18 Dec 2024

Algorithmic System Reviews: Substantive vs. Controls Testing

TL;DR• Knowing the basics of substantive testing vs. controls testing can help you determine if the review will meet your needs.
• Substantive testing directly identifies errors or unfairness, while controls testing evaluates governance effectiveness. The results/conclusions are different.
• Understanding these differences can also help you anticipate the extent of your team's involvement during the review process.

If you are commissioning a review of your algorithmic system, you ordinarily won’t be concerned with precisely how the review will be conducted.

But a high-level understanding is important.

It can help you determine how robust the review will be and what level of comfort the result will provide.

It also helps work out, upfront, what will be needed from your team for the review.

One aspect to understand is whether the review will include controls testing, substantive testing, or both.

Each of these offers distinct benefits and limitations.

Sometimes you need just one of them. Often you need/want both.

The key difference lies in the objective of your review

If you want to identify errors or unfairness in your algorithmic system, you need a substantive test. For a direct conclusion about accuracy or fairness. This article details a (largely) substantive testing method for accuracy reviews.

If you want to assess the effectiveness of your governance processes, you need controls testing. This is often needed to fulfil compliance obligations, meet contractual expectations, or demonstrate adherence to standards.

Controls testing only:

won’t directly conclude on accuracy or fairness
can conclude on the controls in place to ensure accuracy or fairness.

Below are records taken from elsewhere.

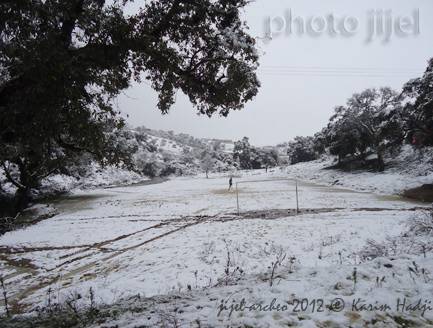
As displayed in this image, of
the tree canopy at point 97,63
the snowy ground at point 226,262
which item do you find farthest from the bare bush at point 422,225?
the tree canopy at point 97,63

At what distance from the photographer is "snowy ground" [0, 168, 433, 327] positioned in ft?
13.4

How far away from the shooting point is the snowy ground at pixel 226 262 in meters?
4.09

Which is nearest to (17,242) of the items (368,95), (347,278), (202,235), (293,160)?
(202,235)

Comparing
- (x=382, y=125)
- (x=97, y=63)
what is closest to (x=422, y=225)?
(x=97, y=63)

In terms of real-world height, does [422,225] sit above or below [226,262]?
above

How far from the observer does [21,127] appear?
4.82 m

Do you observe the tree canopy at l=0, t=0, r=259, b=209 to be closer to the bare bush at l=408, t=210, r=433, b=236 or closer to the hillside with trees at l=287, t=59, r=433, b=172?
the bare bush at l=408, t=210, r=433, b=236

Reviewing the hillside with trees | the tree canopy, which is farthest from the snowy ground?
the hillside with trees

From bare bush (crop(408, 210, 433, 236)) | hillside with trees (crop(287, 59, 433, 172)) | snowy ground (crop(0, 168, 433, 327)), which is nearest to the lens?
snowy ground (crop(0, 168, 433, 327))

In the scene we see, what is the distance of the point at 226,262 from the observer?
29.7 feet

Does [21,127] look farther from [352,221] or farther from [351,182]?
[351,182]

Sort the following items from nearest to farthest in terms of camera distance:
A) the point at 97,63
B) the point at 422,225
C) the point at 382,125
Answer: the point at 97,63 < the point at 422,225 < the point at 382,125

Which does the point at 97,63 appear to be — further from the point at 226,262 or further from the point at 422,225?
the point at 422,225

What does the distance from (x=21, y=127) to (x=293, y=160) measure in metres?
90.7
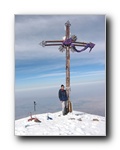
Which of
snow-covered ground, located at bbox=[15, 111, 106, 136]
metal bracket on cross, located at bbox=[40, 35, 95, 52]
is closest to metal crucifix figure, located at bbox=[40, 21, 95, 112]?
metal bracket on cross, located at bbox=[40, 35, 95, 52]

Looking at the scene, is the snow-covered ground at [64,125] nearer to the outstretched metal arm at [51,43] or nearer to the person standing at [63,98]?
the person standing at [63,98]

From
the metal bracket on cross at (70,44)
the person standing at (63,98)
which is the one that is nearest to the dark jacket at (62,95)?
the person standing at (63,98)

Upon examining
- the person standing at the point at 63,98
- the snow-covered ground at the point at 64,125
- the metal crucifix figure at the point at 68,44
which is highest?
the metal crucifix figure at the point at 68,44

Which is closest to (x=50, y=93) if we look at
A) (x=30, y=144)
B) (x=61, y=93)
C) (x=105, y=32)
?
(x=61, y=93)

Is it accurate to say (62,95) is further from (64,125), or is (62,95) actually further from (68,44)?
(68,44)

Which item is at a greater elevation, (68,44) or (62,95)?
(68,44)

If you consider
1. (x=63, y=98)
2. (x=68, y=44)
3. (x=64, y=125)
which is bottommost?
(x=64, y=125)

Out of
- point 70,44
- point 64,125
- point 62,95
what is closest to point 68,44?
point 70,44

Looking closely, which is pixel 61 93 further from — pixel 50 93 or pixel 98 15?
pixel 98 15

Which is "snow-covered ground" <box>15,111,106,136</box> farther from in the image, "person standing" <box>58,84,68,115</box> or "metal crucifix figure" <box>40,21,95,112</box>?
"metal crucifix figure" <box>40,21,95,112</box>
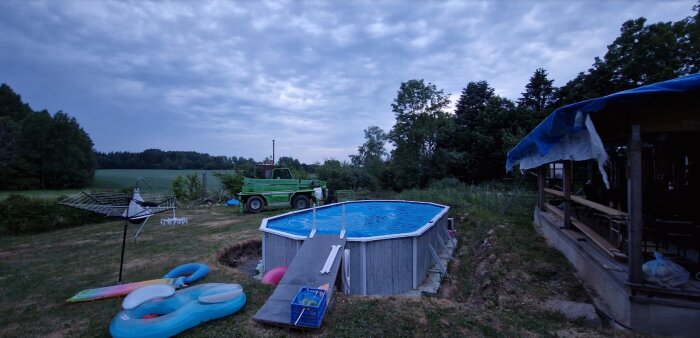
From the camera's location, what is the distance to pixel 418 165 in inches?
749

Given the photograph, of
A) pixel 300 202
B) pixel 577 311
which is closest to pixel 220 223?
pixel 300 202

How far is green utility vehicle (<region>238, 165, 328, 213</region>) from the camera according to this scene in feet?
39.7

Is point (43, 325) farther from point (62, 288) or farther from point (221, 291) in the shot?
point (221, 291)

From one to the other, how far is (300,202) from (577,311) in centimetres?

This distinction is important.

Note: there is a way to extend the controls testing to provide a broader conclusion; but this is atypical. It needs the right types of controls, and the right level of depth in testing those controls.

Substantive testing only:

won't conclude on the controls in place
often won't involve evaluating processes, important building blocks to understand (and correct if needed)
can, but often won't, identify the root causes of issues (because controls/processes were not checked).

If you want both - a conclusion about integrity, and about the controls in place to ensure integrity - you need a combined testing approach. A review that tests controls and tests the models/algorithms and outputs.

Testing Results

The descriptions and examples here are high-level.

Substantive Testing Results

Substantive testing provides direct evidence by examining the algorithmic system’s outputs or results.

For example, in a credit decisioning algorithm review, substantive testing might reveal that 5% of declined applications for a specific demographic group were incorrectly assessed.

Controls Testing Results

Controls testing evaluates the governance mechanisms surrounding the algorithmic system.

In the same credit decisioning context, controls testing might uncover that credit scoring models were inconsistently updated throughout the year, potentially leading to incorrect assessments.

Key differences in the Results

In the substantive testing example, the result showed what has actually happened. Controls testing showed the potential for something to happen and to not be picked up when it does.

The substantive testing is a lookback. It does not consider controls, so it usually can’t be used to determine what might happen in future.

The controls testing can’t reliably reveal errors. But it can help determine how sustainably a process may operate in future (if controls continue to function in the same way).

To address these limitations, the two approaches can be combined.

Combined Testing Approach

Combining controls testing and substantive testing provides a more robust view of algorithm integrity. It covers both the operational framework (controls) and actual performance (outputs).

Consider an insurance company reviewing its claims processing algorithm:

Controls testing might involve assessing the data input validations, the change management procedures for algorithm updates, and the monitoring systems for detecting unusual claims decisions.
Substantive testing could include reviewing processed claims to verify accuracy, analysing the distribution of claim outcomes across different policyholder groups, and examining specific cases flagged as potential fraud.

By combining these approaches, the review offers assurance on both the effectiveness of governance mechanisms and the validity of individual claim decisions.

Know what to expect

You don’t need to know the exact details – technical knowledge about reviews is not necessary.

However, understanding the different approaches can help you anticipate what the review will cover and ensure it aligns with your objectives.

Disclaimer: The information in this article does not constitute legal advice. It may not be relevant to your circumstances. It was written for specific algorithmic contexts within banks and insurance companies, may not apply to other contexts, and may not be relevant to other types of organisations.